▶ **EXCERPT PROVIDED**:
━━━━

This is where people “miss” it. Solaris and IRIX are in
practical terms as different as Solaris and NT. They aren’t
intended to be fully compatible. When I look at the Mozilla source,
I see code specific to Windows, Linux, Mac, BeOS, and OS/2. I could
very well say that the desktop computer market is fragmented, with
more evidence than the Unix/Server market. The Unix/Server market
is cognate, not intended to all be identical.

You say that you can compile NT and it works on Intel and Alpha.
This is not a good analogy to compare to, say, Oracle running on
multiple server platforms. NT is NT no matter what chip it runs on.
NT will never be OS/2, or Mac, or anything else. Solaris now runs
on Sparc and Intel chips. Compare the ease of recompiling Solaris
apps for sparc and Intel, and NT for Intel and Alpha. Although I
have no experience I am confirming with a friend the differences
with Solaris on Sparc and Intel. I would seriously be surprised if
there are any.

Similar does not mean bad. It does not mean a carbon copy. I see
it as a good thing that the companies choose to base their OS’s off
of a common beginning. Each company has a strength that the other
companies don’t. By being similar, and not different like the
desktop market it provides a greater ease to porting software to
multiple platforms.

Wanting even greater uniformity in the server market, the Posix
standard was born. The Posix standard provides a common framework
across multiple OS’s. This is not an acknowledgement that the
server market was somehow “fragmented” before, but a continuing
innovation in the value that the server market provides. As far as
being fragmented over the Posix standard, which is a valid concern,
which OS’s do not support POSIX.1 right now? Okay, so NT does pay
lip service to POSIX.1, but for just one example of what this
means, check out what CAI had to say about porting
their application to NT. Because Microsoft wants to compete in the
server market, I would say that this lack is a fragmentation of the
server market. I guess that the question should be, if there is a
fragment in the market, which side should you choose? The side that
fragments to keep market share, or the side that decides to provide
value and real innovation to the customer.

What about fragmentation of a single OS? When I write an
application for an OS, I think that I’d like it to be able to write
it for the OS and have it run on all the various incarnations of
that OS. For instance, I am going to use Linux here because it has
been ported to the largest number of different hardward platforms.

━━━━

▶ **DATA SECTION**:
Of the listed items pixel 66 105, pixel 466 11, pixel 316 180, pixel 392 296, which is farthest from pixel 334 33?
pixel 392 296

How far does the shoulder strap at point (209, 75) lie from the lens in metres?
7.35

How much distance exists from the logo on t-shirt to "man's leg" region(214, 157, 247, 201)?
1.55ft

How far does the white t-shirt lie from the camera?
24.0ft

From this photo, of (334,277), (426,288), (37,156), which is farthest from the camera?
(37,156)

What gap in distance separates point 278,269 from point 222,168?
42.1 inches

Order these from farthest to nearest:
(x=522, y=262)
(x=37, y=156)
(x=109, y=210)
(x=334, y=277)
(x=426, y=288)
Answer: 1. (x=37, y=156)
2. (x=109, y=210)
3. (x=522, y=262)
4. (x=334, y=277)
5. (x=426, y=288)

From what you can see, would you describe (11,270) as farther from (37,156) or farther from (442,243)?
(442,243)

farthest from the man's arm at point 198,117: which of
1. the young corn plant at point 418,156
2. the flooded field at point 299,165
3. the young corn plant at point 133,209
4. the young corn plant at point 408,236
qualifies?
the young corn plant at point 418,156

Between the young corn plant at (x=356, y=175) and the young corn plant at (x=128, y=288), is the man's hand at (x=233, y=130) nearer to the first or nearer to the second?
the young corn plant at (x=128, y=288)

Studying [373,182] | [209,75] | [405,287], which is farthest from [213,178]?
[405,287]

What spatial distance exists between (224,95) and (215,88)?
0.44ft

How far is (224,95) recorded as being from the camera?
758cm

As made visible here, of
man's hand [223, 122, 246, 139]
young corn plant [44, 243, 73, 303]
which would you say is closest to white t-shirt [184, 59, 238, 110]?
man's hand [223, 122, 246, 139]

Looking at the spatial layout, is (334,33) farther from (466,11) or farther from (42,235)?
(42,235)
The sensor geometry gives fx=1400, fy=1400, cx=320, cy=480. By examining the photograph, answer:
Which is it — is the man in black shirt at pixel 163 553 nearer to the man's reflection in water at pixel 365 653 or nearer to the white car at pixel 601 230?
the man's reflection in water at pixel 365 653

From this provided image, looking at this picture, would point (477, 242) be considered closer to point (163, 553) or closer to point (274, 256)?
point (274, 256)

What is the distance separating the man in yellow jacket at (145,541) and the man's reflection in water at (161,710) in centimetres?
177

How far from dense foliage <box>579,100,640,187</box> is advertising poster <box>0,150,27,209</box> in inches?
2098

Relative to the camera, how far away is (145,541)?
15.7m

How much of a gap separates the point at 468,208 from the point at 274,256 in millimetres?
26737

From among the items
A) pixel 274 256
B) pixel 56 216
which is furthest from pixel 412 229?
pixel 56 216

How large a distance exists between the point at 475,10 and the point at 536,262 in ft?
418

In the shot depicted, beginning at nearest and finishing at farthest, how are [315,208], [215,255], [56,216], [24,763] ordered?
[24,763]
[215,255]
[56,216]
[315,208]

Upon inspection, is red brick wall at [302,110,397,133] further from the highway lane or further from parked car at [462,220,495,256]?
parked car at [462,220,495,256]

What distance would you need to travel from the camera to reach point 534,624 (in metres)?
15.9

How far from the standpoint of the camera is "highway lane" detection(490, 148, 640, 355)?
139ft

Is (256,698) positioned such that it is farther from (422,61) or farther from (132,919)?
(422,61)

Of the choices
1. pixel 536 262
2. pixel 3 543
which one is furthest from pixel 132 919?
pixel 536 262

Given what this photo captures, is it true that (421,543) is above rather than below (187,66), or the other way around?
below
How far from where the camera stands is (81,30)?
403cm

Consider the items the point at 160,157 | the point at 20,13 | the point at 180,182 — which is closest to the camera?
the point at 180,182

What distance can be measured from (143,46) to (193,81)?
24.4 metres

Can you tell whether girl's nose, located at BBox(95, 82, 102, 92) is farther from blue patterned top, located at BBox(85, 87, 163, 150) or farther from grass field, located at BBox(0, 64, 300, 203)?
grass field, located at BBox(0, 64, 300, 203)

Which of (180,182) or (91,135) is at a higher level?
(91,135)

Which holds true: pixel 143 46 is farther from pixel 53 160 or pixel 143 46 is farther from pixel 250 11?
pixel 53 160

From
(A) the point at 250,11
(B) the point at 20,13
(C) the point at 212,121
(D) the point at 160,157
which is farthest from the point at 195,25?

━━━━

▶ **EXERCISE OBJECTIVE**: In the passage above about Unix and server-market fragmentation, copy word for word the stretch that begins with "You say that" and ends after "there are any.".

▶ **CORRECT ANSWER**:
You say that you can compile NT and it works on Intel and Alpha.
This is not a good analogy to compare to, say, Oracle running on
multiple server platforms. NT is NT no matter what chip it runs on.
NT will never be OS/2, or Mac, or anything else. Solaris now runs
on Sparc and Intel chips. Compare the ease of recompiling Solaris
apps for sparc and Intel, and NT for Intel and Alpha. Although I
have no experience I am confirming with a friend the differences
with Solaris on Sparc and Intel. I would seriously be surprised if
there are any.